Homeland Security heeding Katrina's 'wakeup call'

Michael Chertoff says his agency will be more aggressive this year in making sure states are ready for hurricanes.

Published April 13, 2006

ORLANDO - Emergency officials from hurricane-stricken states appealed to the nation's homeland security chief Wednesday for help preparing for the coming storm season, seeking plans for everything from evacuation routes to pet protection.

The requests underscored what Homeland Security Secretary Michael Chertoff described as a "great wakeup call" for state and local authorities following the devastation of Hurricane Katrina.

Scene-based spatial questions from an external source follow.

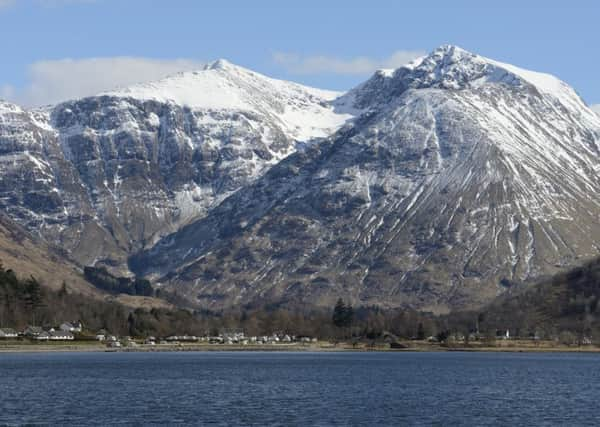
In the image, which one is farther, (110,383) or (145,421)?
(110,383)

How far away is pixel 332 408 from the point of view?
497 ft

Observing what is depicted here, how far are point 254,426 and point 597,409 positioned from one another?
48061 millimetres

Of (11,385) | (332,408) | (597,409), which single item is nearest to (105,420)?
(332,408)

Chertoff, attending an annual hurricane preparedness conference here, said the federal government should not be considered the first line of defense during disasters. But he acknowledged that parts of the Katrina-battered Gulf Coast would need more aggressive federal aid in readying for the hurricane season starting June 1.

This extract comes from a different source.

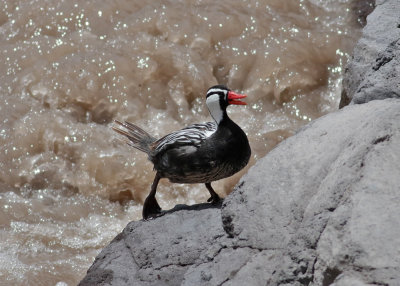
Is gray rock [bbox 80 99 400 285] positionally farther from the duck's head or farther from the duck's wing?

"I think some parts are readier than others," Chertoff said in an interview with the Associated Press during his flight to Orlando. "I think this has been a great wakeup call."

State and local officials who met with Chertoff for an hourlong discussion said they did not want the Federal Emergency Management Agency to take over responsibilities of on-the-ground emergency responders. But they urged Chertoff to revamp federal plans to send aid quickly to disaster sites.

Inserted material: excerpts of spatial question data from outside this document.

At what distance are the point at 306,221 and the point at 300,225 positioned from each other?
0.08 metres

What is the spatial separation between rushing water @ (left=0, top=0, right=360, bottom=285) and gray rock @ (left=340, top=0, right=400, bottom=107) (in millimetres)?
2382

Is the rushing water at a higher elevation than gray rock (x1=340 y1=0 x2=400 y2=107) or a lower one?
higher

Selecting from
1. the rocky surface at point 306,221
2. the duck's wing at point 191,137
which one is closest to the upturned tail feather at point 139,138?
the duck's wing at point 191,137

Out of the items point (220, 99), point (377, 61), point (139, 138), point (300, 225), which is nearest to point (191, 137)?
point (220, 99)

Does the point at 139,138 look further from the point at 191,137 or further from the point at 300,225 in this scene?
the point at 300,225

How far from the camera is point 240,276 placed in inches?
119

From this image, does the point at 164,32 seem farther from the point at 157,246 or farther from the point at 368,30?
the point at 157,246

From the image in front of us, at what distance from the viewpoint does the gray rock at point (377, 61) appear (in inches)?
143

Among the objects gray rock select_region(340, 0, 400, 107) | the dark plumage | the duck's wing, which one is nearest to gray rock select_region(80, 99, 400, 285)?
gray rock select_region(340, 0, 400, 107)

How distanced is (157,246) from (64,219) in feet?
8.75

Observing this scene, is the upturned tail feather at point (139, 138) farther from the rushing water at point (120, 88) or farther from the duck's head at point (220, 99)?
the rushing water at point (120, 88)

Many of the requests for help boiled down to money.

In South Carolina, roads used as evacuation routes need federal improvements, one state official said. Deteriorating beaches in Ocean City, Md., should be restored as a natural defense to storms, said Mayor James N. Mathias. And victims in disaster sites everywhere need help in evacuating their pets to prevent "a lot of sad and tragic stories," said Laura Bevan, a regional director for the U.S. Humane Society.

Chertoff mostly listened during the discussion, and did not commit to any specific financial aid.

FEMA and the Homeland Security Department anticipate reviewing all state emergency and evacuation plans by June 1.

Additionally, the department is testing its response plans and abilities in five Gulf Coast exercises next month, and it will name officers to oversee the federal response in 13 East Coast and Gulf Coast states before the storm season.

Still, Chertoff said, all levels of government must have a "crystal clear understanding on roles and responsibilities and capabilities when a hurricane hits."

"We need to have real clarity about what local and state capabilities are, and what gaps there are, and what capabilities we need to bring to the table," said Chertoff, who will meet separately in the coming days with Mississippi, Alabama and Louisiana officials.

In an interview, Chertoff also repeated his intention to keep FEMA in the Homeland Security Department. He was responding to recent calls from former FEMA directors James Lee Witt and Michael Brown, who contend that Katrina showed the agency is too bogged down by bureaucracy to respond quickly to disasters.

FEMA was wrapped into the Homeland Security Department when the department was created three years ago. Before that, the FEMA director reported to the White House.

Chertoff noted that FEMA was able to quickly order the Coast Guard - which is also part of his department - to rescue an estimated 33,000 Katrina victims instead of having to ask an outside agency for help.

"It's a big mistake to go into hurricane season and believe pulling FEMA out of DHS would be anything other than a recipe for failure," Chertoff said.